The practical choices:
Elevated, enclosed spaces: a room with a door that closes, where the plant lives on a high shelf and the pet has no access. This is the most reliable option. A spare room, home office, or bathroom that can be kept closed works well.
Rooms the pet cannot access at all: some homes have rooms with baby gates or closed doors that genuinely prevent pet access. If this is the case, the plant can live anywhere in those rooms without concern.
Very high, very stable shelving: a shelf the pet cannot reach or knock things off. Cats can jump, so this only works if the shelf height is genuinely beyond their reach and the plant is positioned where falling is not a risk. Most cats can reach shelves up to approximately 5 feet if they can jump to something adjacent first.
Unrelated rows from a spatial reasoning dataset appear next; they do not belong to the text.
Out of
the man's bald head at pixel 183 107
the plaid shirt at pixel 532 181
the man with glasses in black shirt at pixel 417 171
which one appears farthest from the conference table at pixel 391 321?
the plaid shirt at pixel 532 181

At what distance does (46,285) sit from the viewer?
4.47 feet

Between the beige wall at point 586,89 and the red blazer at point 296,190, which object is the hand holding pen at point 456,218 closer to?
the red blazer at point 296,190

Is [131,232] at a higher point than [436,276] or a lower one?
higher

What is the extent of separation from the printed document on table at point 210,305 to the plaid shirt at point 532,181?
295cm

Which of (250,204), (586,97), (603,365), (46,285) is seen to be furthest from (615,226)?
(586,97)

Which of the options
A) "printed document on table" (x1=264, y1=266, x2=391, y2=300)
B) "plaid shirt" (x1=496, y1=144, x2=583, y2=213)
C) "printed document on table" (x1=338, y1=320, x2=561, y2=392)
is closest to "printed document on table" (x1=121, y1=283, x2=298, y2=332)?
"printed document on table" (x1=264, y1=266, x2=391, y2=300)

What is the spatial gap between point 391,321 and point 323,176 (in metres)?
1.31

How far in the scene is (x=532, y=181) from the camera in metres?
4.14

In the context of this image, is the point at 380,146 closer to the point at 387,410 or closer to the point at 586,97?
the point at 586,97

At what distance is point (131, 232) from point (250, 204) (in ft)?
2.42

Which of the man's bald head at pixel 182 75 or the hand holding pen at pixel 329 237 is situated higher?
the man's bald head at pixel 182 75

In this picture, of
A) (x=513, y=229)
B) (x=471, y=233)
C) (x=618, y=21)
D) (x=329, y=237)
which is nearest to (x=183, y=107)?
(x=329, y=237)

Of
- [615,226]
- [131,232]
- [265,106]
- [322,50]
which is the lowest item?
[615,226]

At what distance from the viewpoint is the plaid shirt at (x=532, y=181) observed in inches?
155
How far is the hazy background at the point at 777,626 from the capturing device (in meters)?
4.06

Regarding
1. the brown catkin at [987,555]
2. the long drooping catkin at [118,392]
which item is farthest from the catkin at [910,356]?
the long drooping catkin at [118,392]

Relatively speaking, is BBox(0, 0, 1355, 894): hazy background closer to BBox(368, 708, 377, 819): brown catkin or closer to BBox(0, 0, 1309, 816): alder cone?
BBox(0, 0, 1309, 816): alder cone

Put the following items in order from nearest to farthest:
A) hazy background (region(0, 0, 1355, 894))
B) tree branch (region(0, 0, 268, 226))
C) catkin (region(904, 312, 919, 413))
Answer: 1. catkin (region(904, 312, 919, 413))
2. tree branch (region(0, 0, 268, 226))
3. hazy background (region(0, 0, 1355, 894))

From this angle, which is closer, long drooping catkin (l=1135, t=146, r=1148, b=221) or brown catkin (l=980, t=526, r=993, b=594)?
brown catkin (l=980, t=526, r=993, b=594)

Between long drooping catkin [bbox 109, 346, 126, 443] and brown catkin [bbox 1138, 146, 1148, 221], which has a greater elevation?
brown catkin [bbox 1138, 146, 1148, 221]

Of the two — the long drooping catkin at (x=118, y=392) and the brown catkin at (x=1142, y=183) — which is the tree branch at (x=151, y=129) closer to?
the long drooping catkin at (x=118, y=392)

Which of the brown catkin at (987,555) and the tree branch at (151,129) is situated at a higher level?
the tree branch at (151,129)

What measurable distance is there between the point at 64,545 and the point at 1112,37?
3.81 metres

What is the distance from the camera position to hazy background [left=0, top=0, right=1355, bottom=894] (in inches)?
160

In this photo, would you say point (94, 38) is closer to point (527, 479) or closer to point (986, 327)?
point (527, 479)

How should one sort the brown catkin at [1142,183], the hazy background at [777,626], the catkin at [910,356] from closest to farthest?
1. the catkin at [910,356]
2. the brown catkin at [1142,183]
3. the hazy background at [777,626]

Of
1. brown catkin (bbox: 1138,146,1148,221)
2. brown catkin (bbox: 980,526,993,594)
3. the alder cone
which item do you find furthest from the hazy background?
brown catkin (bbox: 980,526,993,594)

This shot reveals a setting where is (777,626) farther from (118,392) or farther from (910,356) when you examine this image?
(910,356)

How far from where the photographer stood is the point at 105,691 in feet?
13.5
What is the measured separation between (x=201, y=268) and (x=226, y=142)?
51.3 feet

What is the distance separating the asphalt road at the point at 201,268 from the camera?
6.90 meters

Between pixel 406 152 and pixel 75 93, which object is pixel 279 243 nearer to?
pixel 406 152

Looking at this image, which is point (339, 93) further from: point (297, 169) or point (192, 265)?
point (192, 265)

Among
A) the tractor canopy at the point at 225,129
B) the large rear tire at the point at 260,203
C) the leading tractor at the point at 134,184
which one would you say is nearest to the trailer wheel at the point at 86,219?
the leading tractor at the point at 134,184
The Plants That Are Safe Alternatives
If the risk isn’t acceptable, consider moving the money plant outdoors or to a完全没有宠物的空间, or replacing it with a genuinely pet-safe alternative. Spider plants (Chlorophytum comosum) are non-toxic to cats and dogs and have a similar trailing growth habit. Boston ferns, prayer plants (Maranta), and calatheas are also non-toxic. Parlor palms (Chamaedorea elegans) are safe for pets and have a similarly tropical aesthetic to money plants.
The Honest Assessment
Money plants are beautiful, forgiving houseplants that belong in many homes. They do not belong in homes with pets that chew plants unless the plant is in a completely inaccessible location and that situation is permanently maintained. The risk is real, the symptoms are distressing, and veterinary treatment is expensive and not always straightforward.
The question isn’t whether the plant is dangerous — it is. The question is whether you can reliably prevent your pet from ever reaching it. If the answer is anything less than certain, the responsible choice is to find the plant a pet-free home.